Rename "calm water" to "still water" in the items below, starting at the line that contains "At what distance from the photographer" and ending after the line that contains "Result: patch of", and change nothing else. Reproduce only those lines, omitting the pictures.

- Data entries
——————————

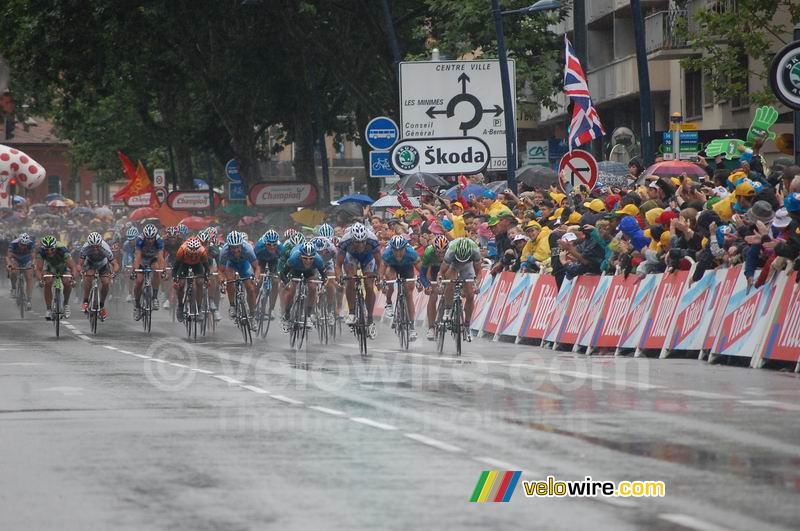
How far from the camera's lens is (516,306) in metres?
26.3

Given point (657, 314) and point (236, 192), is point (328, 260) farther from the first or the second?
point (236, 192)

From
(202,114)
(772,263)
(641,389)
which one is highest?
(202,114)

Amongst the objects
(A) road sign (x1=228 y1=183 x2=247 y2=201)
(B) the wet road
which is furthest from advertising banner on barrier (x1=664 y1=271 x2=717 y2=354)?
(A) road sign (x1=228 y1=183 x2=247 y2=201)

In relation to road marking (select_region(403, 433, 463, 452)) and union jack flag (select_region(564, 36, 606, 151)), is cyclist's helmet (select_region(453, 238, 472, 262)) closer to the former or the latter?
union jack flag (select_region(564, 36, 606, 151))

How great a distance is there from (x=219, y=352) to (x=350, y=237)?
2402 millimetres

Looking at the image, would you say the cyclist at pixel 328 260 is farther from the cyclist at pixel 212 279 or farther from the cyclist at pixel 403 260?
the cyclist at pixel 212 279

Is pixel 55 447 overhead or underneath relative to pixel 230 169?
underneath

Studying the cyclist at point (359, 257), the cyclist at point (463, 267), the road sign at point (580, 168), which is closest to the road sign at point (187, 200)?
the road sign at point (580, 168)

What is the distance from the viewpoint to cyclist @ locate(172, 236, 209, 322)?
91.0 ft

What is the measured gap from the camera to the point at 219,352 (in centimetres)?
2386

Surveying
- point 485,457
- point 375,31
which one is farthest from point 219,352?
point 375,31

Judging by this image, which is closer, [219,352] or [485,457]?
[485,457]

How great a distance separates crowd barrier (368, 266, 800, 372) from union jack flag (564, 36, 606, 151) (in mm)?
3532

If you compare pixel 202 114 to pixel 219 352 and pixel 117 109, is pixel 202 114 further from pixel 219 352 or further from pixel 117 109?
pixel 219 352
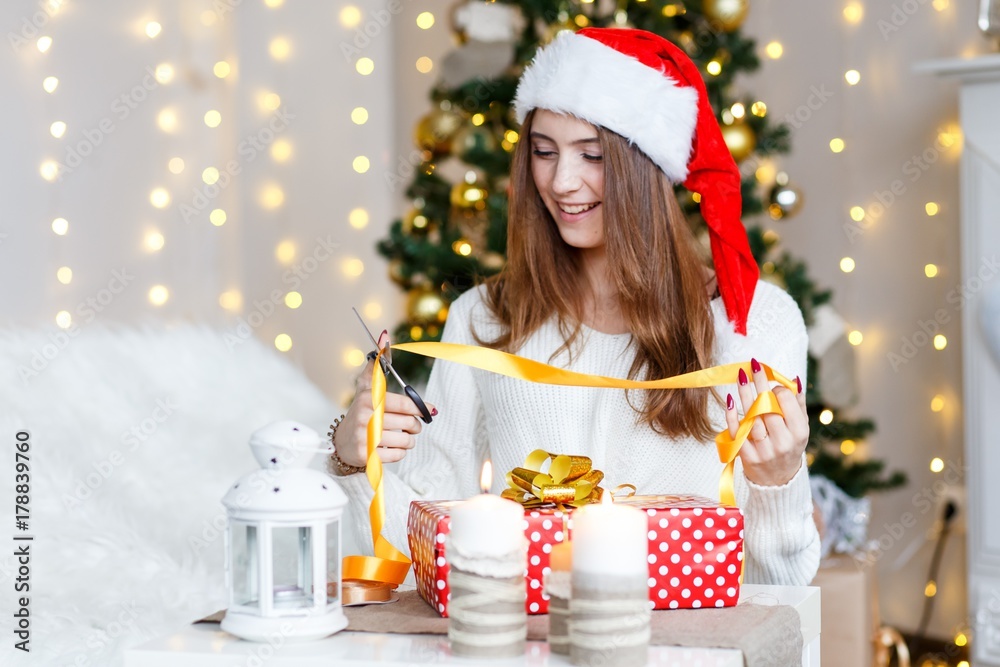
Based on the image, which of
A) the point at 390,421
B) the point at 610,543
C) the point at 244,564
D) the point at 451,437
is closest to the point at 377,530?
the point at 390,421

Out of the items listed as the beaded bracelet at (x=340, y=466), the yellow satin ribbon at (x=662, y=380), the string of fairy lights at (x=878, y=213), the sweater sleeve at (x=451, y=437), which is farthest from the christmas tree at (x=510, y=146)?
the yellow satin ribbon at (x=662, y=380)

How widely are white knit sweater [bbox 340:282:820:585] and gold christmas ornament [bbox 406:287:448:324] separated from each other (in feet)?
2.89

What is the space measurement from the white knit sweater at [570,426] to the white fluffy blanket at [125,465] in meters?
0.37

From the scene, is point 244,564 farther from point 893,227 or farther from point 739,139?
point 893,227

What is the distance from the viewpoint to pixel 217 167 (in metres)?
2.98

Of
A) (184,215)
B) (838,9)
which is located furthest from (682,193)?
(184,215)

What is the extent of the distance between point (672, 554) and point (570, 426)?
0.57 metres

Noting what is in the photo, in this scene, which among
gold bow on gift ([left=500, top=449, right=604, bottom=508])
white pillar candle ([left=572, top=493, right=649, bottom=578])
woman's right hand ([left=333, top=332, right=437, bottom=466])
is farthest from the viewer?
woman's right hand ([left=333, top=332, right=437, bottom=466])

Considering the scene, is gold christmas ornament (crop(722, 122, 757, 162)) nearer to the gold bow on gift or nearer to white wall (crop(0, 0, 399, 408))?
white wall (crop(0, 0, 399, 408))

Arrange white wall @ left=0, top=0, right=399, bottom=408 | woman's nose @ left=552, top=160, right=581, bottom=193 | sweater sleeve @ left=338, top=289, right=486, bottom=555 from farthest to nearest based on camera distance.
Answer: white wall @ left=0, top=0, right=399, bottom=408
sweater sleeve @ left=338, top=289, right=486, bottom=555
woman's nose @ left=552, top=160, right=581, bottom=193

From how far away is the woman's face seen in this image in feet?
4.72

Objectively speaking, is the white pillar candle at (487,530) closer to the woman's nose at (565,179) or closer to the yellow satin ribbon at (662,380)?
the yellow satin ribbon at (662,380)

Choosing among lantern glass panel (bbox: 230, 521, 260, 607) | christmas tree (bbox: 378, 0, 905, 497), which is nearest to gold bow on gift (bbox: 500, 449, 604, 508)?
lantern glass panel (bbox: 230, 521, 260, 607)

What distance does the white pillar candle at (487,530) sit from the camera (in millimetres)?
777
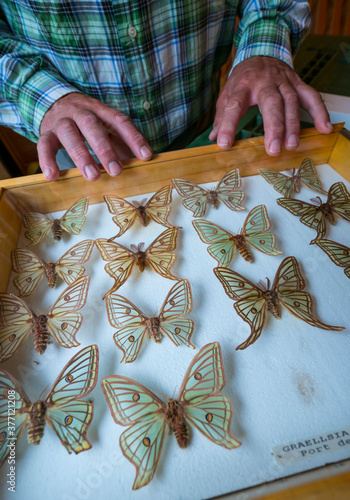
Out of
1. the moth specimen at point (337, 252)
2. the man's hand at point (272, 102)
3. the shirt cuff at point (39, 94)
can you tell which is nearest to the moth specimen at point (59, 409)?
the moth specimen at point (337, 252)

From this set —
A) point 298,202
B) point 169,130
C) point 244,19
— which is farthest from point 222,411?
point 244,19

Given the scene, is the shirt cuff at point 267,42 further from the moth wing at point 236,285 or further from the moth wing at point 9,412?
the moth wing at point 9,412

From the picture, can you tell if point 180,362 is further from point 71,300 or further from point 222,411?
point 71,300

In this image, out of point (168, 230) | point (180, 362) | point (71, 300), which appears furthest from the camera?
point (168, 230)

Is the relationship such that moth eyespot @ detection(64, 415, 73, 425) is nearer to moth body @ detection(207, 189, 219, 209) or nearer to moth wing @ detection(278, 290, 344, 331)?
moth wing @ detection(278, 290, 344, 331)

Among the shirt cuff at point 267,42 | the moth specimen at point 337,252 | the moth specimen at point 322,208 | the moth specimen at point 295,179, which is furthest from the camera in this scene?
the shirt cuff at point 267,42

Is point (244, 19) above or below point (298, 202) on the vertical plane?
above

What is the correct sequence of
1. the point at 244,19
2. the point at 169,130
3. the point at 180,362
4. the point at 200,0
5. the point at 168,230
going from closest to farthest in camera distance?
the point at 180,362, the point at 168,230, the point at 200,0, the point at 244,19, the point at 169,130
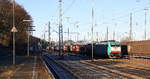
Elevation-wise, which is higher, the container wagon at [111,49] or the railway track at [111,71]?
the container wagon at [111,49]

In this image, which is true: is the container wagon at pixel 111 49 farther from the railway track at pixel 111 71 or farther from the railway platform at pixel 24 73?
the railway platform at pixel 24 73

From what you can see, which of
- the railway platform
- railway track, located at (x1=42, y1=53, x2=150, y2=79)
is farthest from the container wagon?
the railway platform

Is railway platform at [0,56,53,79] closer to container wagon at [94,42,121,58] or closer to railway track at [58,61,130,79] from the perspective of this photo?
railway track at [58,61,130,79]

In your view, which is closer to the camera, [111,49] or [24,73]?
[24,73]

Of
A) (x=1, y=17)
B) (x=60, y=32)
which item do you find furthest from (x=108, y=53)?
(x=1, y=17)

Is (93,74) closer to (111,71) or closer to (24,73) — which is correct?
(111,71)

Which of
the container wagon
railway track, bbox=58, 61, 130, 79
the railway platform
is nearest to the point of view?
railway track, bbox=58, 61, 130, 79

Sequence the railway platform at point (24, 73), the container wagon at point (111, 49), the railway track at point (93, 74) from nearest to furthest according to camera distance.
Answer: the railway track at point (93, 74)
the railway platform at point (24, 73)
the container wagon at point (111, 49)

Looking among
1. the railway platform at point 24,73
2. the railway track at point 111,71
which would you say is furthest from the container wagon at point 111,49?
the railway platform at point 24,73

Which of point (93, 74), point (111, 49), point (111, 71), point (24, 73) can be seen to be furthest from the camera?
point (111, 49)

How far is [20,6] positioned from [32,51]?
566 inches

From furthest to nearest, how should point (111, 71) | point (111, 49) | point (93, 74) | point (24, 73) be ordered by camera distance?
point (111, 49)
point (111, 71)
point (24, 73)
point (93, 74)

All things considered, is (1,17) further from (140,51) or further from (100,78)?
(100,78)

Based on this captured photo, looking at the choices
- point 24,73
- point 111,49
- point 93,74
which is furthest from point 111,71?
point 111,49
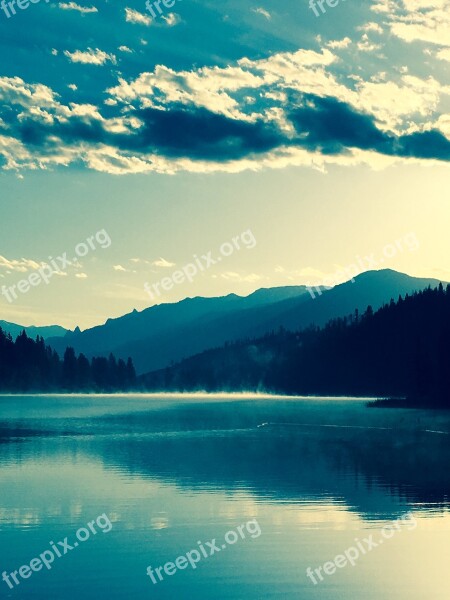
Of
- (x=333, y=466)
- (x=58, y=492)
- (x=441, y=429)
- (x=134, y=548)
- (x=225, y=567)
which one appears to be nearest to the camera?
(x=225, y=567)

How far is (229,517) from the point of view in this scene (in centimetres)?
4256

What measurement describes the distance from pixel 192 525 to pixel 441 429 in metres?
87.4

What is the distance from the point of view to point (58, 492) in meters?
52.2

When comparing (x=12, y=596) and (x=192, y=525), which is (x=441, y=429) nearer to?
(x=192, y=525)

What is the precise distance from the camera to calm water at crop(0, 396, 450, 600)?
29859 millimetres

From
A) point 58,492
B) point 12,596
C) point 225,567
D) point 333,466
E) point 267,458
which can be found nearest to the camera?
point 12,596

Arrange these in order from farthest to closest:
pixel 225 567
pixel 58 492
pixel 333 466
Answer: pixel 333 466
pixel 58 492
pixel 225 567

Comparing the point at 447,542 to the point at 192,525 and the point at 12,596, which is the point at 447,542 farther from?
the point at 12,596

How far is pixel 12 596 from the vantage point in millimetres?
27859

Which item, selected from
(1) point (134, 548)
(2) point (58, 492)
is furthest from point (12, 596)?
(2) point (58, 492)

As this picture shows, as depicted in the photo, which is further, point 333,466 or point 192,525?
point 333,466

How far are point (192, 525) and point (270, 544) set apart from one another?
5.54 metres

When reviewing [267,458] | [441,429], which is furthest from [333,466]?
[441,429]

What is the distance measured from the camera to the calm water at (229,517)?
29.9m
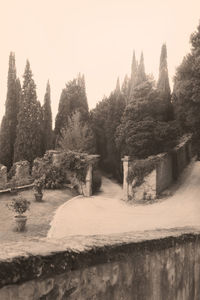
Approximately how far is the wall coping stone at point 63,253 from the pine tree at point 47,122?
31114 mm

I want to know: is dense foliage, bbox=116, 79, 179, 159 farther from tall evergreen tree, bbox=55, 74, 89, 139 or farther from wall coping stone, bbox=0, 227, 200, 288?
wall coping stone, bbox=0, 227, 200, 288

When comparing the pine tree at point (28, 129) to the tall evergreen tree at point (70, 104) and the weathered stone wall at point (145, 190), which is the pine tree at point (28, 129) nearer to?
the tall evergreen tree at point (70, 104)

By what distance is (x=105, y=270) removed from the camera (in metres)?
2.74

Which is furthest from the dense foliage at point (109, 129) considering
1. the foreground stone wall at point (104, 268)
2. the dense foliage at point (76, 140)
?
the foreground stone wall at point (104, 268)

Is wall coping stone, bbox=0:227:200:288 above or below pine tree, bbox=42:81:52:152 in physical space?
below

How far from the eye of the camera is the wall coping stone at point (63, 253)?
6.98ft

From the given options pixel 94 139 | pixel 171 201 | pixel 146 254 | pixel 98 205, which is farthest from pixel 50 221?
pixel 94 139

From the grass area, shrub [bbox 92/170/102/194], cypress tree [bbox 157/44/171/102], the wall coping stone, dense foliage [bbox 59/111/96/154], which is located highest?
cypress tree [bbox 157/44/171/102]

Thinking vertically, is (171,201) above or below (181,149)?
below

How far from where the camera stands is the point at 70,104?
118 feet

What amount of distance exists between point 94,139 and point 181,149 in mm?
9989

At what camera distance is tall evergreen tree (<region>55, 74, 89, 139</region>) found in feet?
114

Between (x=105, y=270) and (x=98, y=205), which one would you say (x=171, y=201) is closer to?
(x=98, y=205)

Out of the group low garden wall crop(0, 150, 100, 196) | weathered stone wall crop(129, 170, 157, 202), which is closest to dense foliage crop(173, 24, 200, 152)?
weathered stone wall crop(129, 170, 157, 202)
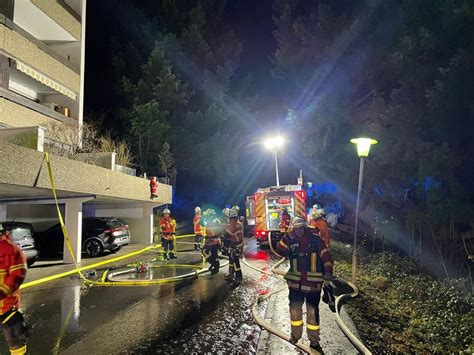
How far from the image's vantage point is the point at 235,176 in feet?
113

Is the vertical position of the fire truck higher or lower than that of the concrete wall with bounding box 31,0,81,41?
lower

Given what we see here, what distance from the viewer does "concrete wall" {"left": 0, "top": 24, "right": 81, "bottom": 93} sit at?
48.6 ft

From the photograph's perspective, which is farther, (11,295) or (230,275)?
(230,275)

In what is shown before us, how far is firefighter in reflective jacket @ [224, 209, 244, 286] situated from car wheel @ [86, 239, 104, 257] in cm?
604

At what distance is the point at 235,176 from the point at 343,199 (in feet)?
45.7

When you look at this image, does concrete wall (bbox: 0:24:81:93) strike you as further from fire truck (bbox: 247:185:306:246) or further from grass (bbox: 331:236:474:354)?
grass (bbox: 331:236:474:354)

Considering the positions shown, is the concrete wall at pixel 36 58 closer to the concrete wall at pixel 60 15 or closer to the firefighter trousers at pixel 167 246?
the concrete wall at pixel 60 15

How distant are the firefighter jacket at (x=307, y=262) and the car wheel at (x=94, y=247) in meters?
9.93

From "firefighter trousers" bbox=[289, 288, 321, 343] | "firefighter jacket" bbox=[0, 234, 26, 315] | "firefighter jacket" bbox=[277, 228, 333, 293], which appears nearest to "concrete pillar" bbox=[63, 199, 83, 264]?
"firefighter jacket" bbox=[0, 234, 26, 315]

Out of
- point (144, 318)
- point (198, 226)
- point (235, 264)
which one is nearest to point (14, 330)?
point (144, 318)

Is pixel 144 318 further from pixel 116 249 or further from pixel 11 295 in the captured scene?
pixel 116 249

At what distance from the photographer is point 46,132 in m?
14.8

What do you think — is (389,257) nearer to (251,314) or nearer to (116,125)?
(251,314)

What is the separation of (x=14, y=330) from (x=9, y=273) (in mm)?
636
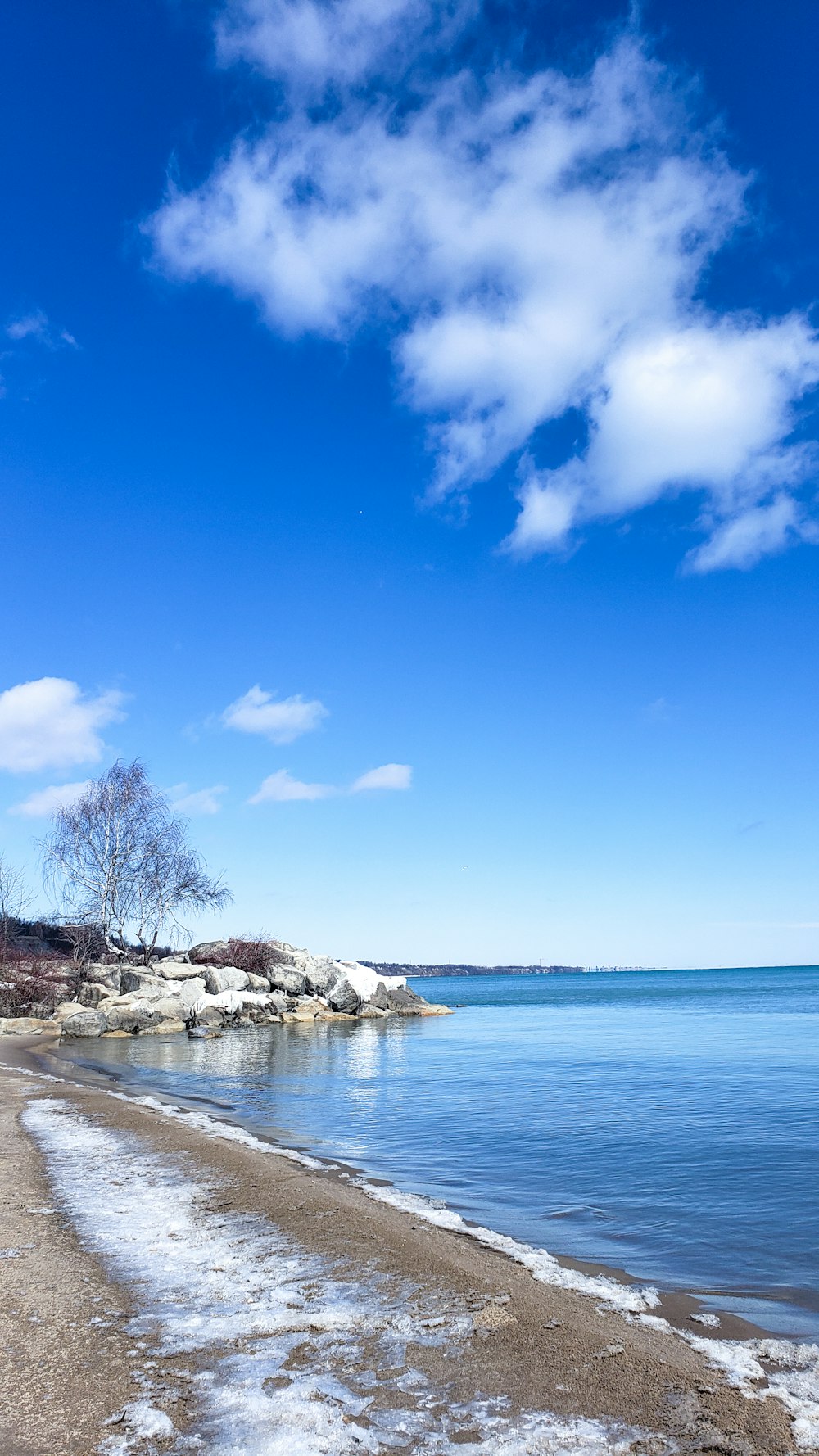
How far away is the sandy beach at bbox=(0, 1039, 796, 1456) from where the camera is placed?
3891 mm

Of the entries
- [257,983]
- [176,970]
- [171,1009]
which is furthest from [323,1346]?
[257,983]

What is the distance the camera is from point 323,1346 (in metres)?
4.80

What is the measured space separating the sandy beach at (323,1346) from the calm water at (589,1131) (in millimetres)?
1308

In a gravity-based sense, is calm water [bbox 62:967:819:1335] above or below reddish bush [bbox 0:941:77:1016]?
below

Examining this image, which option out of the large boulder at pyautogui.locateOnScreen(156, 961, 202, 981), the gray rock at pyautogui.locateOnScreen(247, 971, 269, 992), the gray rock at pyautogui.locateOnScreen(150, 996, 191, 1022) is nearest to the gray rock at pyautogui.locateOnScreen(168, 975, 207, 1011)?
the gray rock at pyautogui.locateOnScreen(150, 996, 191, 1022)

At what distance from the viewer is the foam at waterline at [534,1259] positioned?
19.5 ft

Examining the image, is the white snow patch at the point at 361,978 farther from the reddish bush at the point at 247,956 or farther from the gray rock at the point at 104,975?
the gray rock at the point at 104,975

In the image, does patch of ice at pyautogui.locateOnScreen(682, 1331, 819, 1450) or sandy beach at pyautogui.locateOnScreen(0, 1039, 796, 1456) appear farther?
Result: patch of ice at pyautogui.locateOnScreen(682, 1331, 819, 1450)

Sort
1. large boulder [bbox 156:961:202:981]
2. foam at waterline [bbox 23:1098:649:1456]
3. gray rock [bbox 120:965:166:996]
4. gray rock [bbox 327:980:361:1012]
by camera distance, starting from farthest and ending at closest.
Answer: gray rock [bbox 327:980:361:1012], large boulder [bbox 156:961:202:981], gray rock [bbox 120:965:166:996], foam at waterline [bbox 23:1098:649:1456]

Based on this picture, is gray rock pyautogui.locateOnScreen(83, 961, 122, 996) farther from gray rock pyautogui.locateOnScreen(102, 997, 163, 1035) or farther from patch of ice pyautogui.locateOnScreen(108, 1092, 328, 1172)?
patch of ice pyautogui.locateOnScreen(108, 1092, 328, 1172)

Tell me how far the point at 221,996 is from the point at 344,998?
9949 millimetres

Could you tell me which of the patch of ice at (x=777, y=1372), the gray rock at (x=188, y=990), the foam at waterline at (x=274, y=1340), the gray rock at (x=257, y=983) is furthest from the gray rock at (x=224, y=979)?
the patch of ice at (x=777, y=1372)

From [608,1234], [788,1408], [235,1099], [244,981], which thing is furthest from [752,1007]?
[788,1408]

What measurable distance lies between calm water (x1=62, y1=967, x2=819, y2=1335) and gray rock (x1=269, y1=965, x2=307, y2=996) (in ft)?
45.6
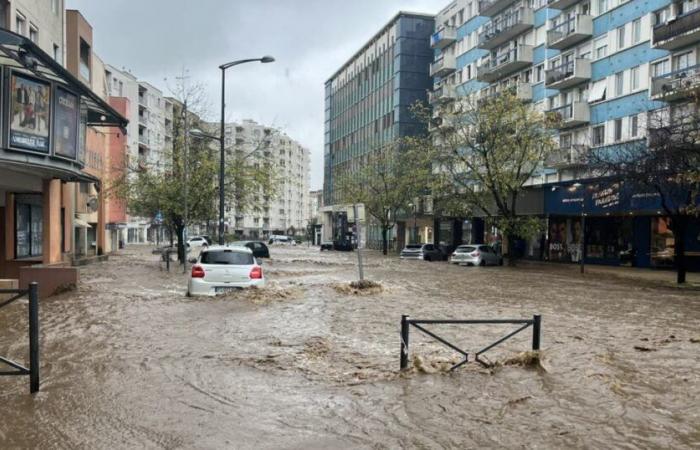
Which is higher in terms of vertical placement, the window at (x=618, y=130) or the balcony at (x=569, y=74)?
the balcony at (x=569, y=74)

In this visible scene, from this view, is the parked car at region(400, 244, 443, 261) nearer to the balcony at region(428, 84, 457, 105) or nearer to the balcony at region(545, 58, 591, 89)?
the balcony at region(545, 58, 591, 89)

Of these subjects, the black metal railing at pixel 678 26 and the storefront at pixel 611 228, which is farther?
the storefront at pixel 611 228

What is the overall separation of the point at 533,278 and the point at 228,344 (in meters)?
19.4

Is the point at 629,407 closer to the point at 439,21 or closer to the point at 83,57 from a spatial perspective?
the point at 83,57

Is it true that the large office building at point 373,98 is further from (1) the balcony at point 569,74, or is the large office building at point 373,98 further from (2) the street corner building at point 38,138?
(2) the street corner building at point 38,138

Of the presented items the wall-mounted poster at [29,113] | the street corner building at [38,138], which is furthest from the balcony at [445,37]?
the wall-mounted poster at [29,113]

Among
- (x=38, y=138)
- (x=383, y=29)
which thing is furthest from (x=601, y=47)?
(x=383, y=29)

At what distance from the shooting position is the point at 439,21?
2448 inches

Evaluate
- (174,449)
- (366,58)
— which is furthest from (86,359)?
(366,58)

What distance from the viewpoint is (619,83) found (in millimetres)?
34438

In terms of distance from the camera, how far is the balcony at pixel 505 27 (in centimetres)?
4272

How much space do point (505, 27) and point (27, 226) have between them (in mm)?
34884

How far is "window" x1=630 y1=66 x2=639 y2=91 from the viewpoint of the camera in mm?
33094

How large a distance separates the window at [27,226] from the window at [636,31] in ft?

——————————

- Expected answer
At what distance from the photographer is point 46,132 in m?
14.8

What do you think — is (389,257) nearer to (251,314) or nearer to (116,125)?
(251,314)

What is the separation of (x=14, y=330) from (x=9, y=273) (in mm)?
636
How far away is the sandy beach at bbox=(0, 1039, 796, 1456) from where the camera is placed?
3891 mm

Of the entries
- [257,983]
- [176,970]
- [171,1009]
which is furthest from [323,1346]?
[257,983]

What is the distance the camera is from point 323,1346 (in metres)?
4.80

What is the measured space separating the sandy beach at (323,1346) from the still water at (589,1131) (in millimetres)?
1308

In a gravity-based sense, is still water [bbox 62:967:819:1335] above or below reddish bush [bbox 0:941:77:1016]?
below

Examining this image, which option out of the large boulder at pyautogui.locateOnScreen(156, 961, 202, 981), the gray rock at pyautogui.locateOnScreen(247, 971, 269, 992), the gray rock at pyautogui.locateOnScreen(150, 996, 191, 1022) is nearest to the gray rock at pyautogui.locateOnScreen(168, 975, 207, 1011)?
the gray rock at pyautogui.locateOnScreen(150, 996, 191, 1022)

At what distance from the viewer is the foam at waterline at [534,1259] positioned?
19.5 ft

Examining the image, is the white snow patch at the point at 361,978 farther from the reddish bush at the point at 247,956 or farther from the gray rock at the point at 104,975?
the gray rock at the point at 104,975

In the image, does patch of ice at pyautogui.locateOnScreen(682, 1331, 819, 1450) or sandy beach at pyautogui.locateOnScreen(0, 1039, 796, 1456) appear farther?
Result: patch of ice at pyautogui.locateOnScreen(682, 1331, 819, 1450)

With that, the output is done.